Reputation has been at the center of how we make socioeconomic decisions for millennia. Reviews from our peers are central to how we make purchasing decisions — and yet, we don’t really have a good model for establishing the trust needed to have friction free engagement.

The value of reputation is now a well-established concept when it comes to online transactions. From hiring a cleaner to choosing a restaurant to eCommerce, reviews are invaluable when making a decision.
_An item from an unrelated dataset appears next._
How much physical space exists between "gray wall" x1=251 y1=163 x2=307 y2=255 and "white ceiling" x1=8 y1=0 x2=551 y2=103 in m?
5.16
By 2020, global eCommerce will be a 4 trillion dollar industry, and around 61% of these customers read reviews before deciding whether or not to buy.

Some marketplaces have been successful at creating a proxy for this trust that over time establishes reputation. However, online reputation management is deeply flawed in a couple of key ways.

The current flawed reputation systems

1. Your reputation isn’t portable

Marketplaces such as Amazon, eBay, and UpWork have created their own reviews and ratings systems to allow vendors to establish their reputation over time. Unfortunately, all of these solutions are walled gardens — managed ecosystems that are locked and closed. The reputation is non-transferable externally. Your reputation on eBay is meaningless on Amazon.

In an ideal world, you should own your data — not the marketplace.

There is huge value in having an established reputation that is portable across all ecosystems. No single organization should be a gatekeeper that must be trusted with a vendor’s reputation data. The future is trustless!

2. It is easy to cheat and game the current systems

From established players like TrustPilot to new entrants like Feefo, the problem is evident: the current systems are prone to being gamed. It is clear why — there are substantial incentives to cheat the system. Going from a 3-star rating to a 5-star rating gets a business 25% more clicks from Google Local Pack. The importance of ratings cannot be overstated.

While players like TrustedShops, Reevoo, and of course even Amazon themselves are trying to find solutions, fake reviews abound. Nearly 1 out of 5 reviews is marked as fake by Yelp’s algorithm. Even with a solution like TrustedShops where proof of purchase is necessary to leave a review, the reality is that ownership of the data in the purchasing chain is broken several times along the way.

Google even uses a long list of independent vendors that provide inputs to establish their seller ratings, and still it appears that approximately 15–35% of these are still fake.

How can this problem be solved? A universal platform based on real-world payments makes gaming the system far more difficult and costly. Decentralized ownership of the data coupled with required proof of purchase can eliminate fake and deceptive reviews.

The need for a universal, open, free-to-use reputation is clear

“An aggregated online reputation having a real-world value holds enormous potential for sectors where trust is fractured: banking; e-commerce, where value is exponentially increased by knowing who someone really is; peer-to-peer marketplaces, where a high degree of trust is required between strangers; and where a traditional approach based on disjointed information sources is currently inefficient, such as recruiting.” — Wired

Many businesses have tackled this problem over the last five years, and none have truly succeeded.

That is why we are introducing Chlu — the world’s first truly open reputation platform.

The future of reputation is decentralized.